Management uses these oil and gas metrics for its own
performance measurements and to provide shareholders with measures
to compare our operations over time. Readers are cautioned that the
information provided by these metrics, or that can be derived from
the metrics presented in this press release, should not be relied
upon for investment or other purposes.
Drilling Locations
This press release discloses drilling inventory in two
categories: (i) booked locations (proved and probable); and (ii)
unbooked locations. Booked locations represent the summation of
proved and probable locations, which are derived from McDaniel
& Associates Consultants Ltd.'s reserves evaluation effective
December 31, 2023 and account for
drilling locations that have associated proved and/or probable
reserves, as applicable. Unbooked locations are internal estimates
based on our prospective acreage and an assumption as to the number
of wells that can be drilled per section based on industry practice
and internal review. Unbooked locations do not have attributed
reserves or resources.
- Of the 6,400 (5,600 net) drilling locations identified herein,
1,590 (1,374 net) are proved locations, 323 (271 net) are probable
locations, and 4,487 (3,955 net) are unbooked locations.
Unbooked locations consist of drilling locations that have been
identified by management as an estimation of our multi-year
drilling activities based on evaluation of applicable geologic,
seismic, engineering, production and reserves information. There is
no certainty that we will drill all of these drilling locations and
if drilled there is no certainty that such locations will result in
additional oil and gas reserves, resources or production. The
drilling locations on which we drill wells will ultimately depend
upon the availability of capital, regulatory approvals, seasonal
restrictions, oil and natural gas prices, costs, actual drilling
results, additional reservoir information that is obtained and
other factors. While certain of the unbooked drilling locations
have been de-risked by drilling existing wells in relative close
proximity to such unbooked drilling locations, other unbooked
drilling locations are farther away from existing wells where
management has less information about the characteristics of the
reservoir and therefore there is more uncertainty whether wells
will be drilled in such locations and if drilled there is more
uncertainty that such wells will result in additional oil and gas
reserves, resources or production.
Production, Initial Production Rates & Product Type
Information
References to petroleum, crude oil, natural gas liquids
("NGLs"), natural gas and average daily production in this press
release refer to the light and medium crude oil, tight crude oil,
conventional natural gas, shale gas and NGLs product types, as
applicable, as defined in National Instrument 51-101 ("NI 51-101"),
except as noted below.

To-do list
**A.** Set down the stretch of the press release excerpt from "- Of the 6,400" through "are unbooked locations." without any changes.
**B.** Rewrite the paragraph of the press release excerpt that begins "This press release discloses drilling inventory" as a short bulleted list that keeps its main facts.
**C.** Extend the press release excerpt beyond its final sentence.
The data come from a separate source unrelated to the press release excerpt.

Extracted information
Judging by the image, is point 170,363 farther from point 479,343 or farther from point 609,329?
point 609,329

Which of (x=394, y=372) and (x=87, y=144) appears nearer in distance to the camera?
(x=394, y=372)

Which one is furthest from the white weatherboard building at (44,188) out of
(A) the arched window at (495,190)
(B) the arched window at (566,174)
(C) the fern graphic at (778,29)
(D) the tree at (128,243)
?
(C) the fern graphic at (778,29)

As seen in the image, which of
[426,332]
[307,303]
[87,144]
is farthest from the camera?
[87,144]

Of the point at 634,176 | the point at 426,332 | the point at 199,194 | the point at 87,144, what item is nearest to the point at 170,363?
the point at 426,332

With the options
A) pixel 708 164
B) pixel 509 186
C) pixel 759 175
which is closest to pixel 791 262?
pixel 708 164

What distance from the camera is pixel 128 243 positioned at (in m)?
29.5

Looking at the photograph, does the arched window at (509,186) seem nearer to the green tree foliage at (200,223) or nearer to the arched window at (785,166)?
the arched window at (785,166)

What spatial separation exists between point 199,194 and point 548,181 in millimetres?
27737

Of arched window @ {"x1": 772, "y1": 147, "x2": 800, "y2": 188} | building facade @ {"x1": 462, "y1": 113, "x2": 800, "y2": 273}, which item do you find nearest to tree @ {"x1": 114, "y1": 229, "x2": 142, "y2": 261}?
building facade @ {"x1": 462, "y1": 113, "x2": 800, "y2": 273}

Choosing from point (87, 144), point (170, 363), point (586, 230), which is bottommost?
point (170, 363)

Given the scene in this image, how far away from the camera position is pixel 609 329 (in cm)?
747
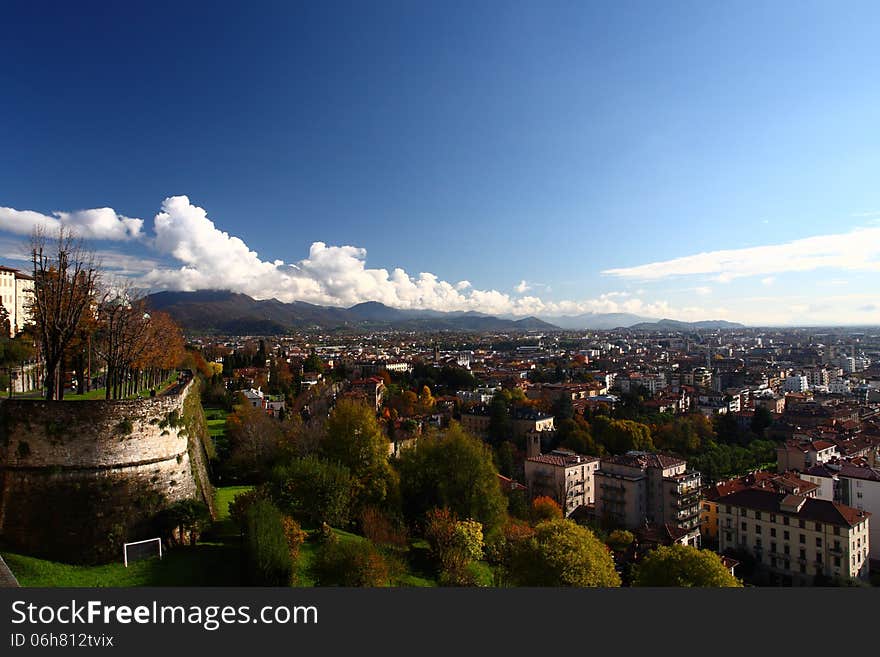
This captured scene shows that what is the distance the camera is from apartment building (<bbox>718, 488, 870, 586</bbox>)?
26094 mm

Final answers
**A.**
- Of the 6,400 (5,600 net) drilling locations identified herein,
1,590 (1,374 net) are proved locations, 323 (271 net) are probable
locations, and 4,487 (3,955 net) are unbooked locations.

**B.**
- Drilling inventory falls into two categories: booked locations (proved and probable) and unbooked locations.
- Booked locations are the sum of proved and probable locations. They come from McDaniel & Associates Consultants Ltd.'s reserves evaluation effective December 31, 2023, and cover locations with associated proved and/or probable reserves.
- Unbooked locations are internal estimates. They rest on prospective acreage and an assumed number of wells per section, based on industry practice and internal review.
- Unbooked locations have no attributed reserves or resources.

**C.**
NI 51-101 includes condensate within the NGLs product type. The
Company has disclosed condensate as combined with crude oil and
separately from other NGLs since the price of condensate as
compared to other NGLs is currently significantly higher and the
Company believes that this crude oil and condensate presentation
provides a more accurate description of its operations and results
therefrom. Crude oil therefore refers to light oil, medium oil,
tight oil and condensate. NGLs refers to ethane, propane, butane
and pentane combined. Natural gas refers to conventional natural
gas and shale gas combined.
Any reference in this news release to initial production rates
(IP(60), IP(90), IP(120)) are useful in confirming the presence of
hydrocarbons, however such rates are not determinative of the rates
at which such wells will continue production and decline
thereafter. While encouraging, readers are cautioned not to place
reliance on such rates in calculating the aggregate production for
Whitecap.
The Company's average daily production for the three and twelve
months ended December 31, 2023 and
2022, the forecast average daily production for 2024 (midpoint),
and the average daily production rate per well for (1) our 3 (3.0
net) 02-26 (B) Montney pad at
Kakwa (IP(120)), (2) the 2 (2.0 net) Montney wells at Lator (IP(60)), and (3) the 7
(7.0 net) Duvernay wells at Kaybob
(IP(90)) disclosed in this press release consists of the following
product types, as defined in NI 51-101 (other than as noted above
with respect to condensate) and using a conversion ratio of 1 Bbl :
6 Mcf where applicable:
Whitecap
Corporate
|
Q4/2023
|
Q4/2022
|
2023
|
2022
|
Light and medium oil
(bbls/d)
|
76,942
|
80,776
|
75,432
|
80,441
|
Tight oil
(bbls/d)
|
11,745
|
11,036
|
10,286
|
5,976
|
Crude oil
(bbls/d)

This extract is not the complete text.